Shotgun sequencing involves homogenizing the organisms in a sample of the sludge, isolating the combined DNA and breaking it into lots of random strands. Each strand is then sequenced, and a powerful computer is used to find overlaps so that the pieces can be properly reordered. This process identified five separate genomes that corresponded to five bacteria and Archaea – four of them uncultivated at that time, though closely related to known microbes.
Baker then probed the gene fragments more thoroughly to turn up three Archaea from a totally unknown group, probably representing a new phylum among the several dozen known phyla of Archaea. They fall within a large class of microbes known as thermophiles, which are Archaea that live in warm and even scalding conditions. Many of these thermophiles have been recovered from hydrothermal vents in the deep mid-ocean ridges, where lava boils up between continental plates.

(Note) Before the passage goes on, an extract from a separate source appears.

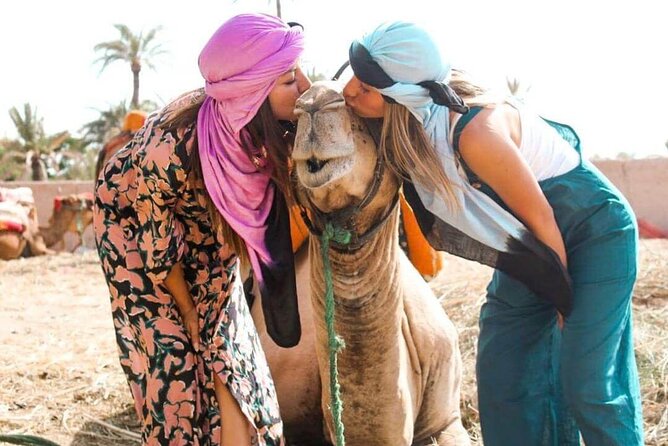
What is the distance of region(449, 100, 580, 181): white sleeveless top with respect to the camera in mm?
2879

Once Baker had found gene segments (ribosomal RNA) from three Archaea, he was able to fish the microbes out of the slime soup and found that they were extremely small, around 200 nanometers in diameter, the size of large viruses. Bacteria average about five times this diameter. These could be the smallest organisms ever found, though Baker needs to culture them before confirming this. Because they’re so small, however, they may not be free-living.
“We’re not sure they can live independently, whether they have enough genes to fend for themselves, but instead are symbiotic with another organism or are feeding off another organism,” Baker said. Baker now is trying to find the right conditions for these Archaea to thrive in a culture dish. For now, he has dubbed them ARMAN-1, -2 and -3, for Archaeal Richmond Mine Acidophilic Nanoorganisms.